Le groupe d'ex-députés LREM de l'aile gauche s'éteint et accuse la majorité

C'est une disparition emblématique au Palais Bourbon: après le départ vendredi d'une de ses membres et sauf ultime rebondissement, le groupe Ecologie Démocratie Solidarité, composé d'ex-députés LREM de l'aile gauche, va disparaître et dénonce des "manoeuvres" de la majorité à son encontre.

La députée du Nord Jennifer de Temmerman a indiqué rejoindre le groupe Libertés et territoires, plus proche selon elle des "enjeux économiques, sociaux et écologiques" dans sa région face à la crise du coronavirus.

Ce divorce fait passer EDS sous le seuil des 15 membres nécessaires pour être constitué en groupe à l'Assemblée nationale. Il faudrait trouver un nouveau député pour pouvoir demeurer.

"C'est depuis sa création que notre groupe est l'objet de manoeuvres politiciennes incroyables" pour décrocher un à un ses membres, accusent les 14 élus restants dans un communiqué.

Mais "rien ne pourra faire taire l'écologie et la solidarité à l'Assemblée nationale", proclament-ils, après cinq mois seulement d'existence.

Avec la volonté d'aider à construire "le monde d'après", ce petit groupe "indépendant", coprésidé par Matthieu Orphelin et Paula Forteza, s'était formé en mai. Il était fort alors de 17 membres dont Cédric Villani, Aurélien Taché, et également l'ancienne ministre PS de l'Ecologie Delphine Batho.

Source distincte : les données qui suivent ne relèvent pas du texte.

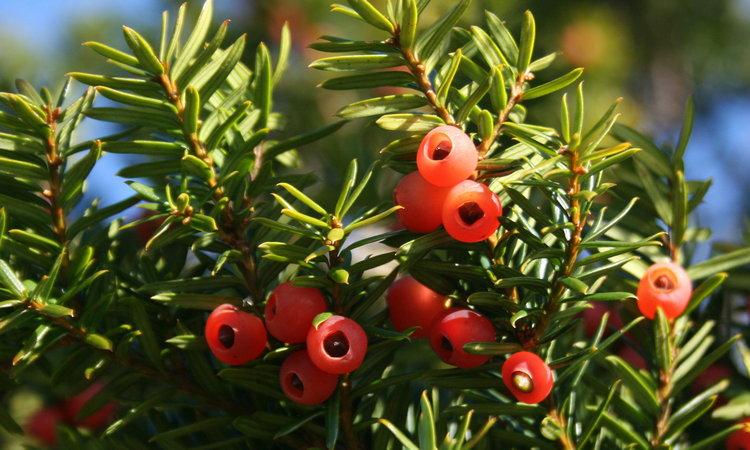 Дерево тис ягодный: фото и описание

Un groupe "en phase avec les attentes des citoyens d'aujourd'hui: environnement, participation citoyenne et encore féminisme", insiste Paula Forteza auprès de l'AFP.

La nouvelle entité avait fait perdre aux "marcheurs" la majorité absolue, tout un symbole. Le groupe LREM a depuis enregistré une série d'autres départs, notamment vers Agir ensemble, à l'aile droite.

- Faits d'armes -

Après avoir atteint le nombre record sous la Ve République de 10 groupes politiques, l'Assemblée va redescendre à 9 groupes. C'était devenu "calamiteux" pour le déroulement des débats, observe un responsable LR, pointant "un avatar du ni gauche ni droite" dans l'émergence d'autant de petits groupes.

"Tous ne sont pas très politiques" et certains "regroupements ressemblent à des associations d'auto-entrepreneurs", taclait récemment le titulaire du perchoir Richard Ferrand (LREM), qui ne visait pas forcément Ecologie Démocratie Solidarité.

Car ce groupe "petit mais costaud", selon l'expression de Matthieu Orphelin, a réussi à peser, il y a une semaine notamment, en faisant voter lors de sa "niche" parlementaire une proposition de loi allongeant le délai légal d'accès à l'IVG. Un texte en faveur du bien-être animal n'a pas pu passer le cap, faute de temps.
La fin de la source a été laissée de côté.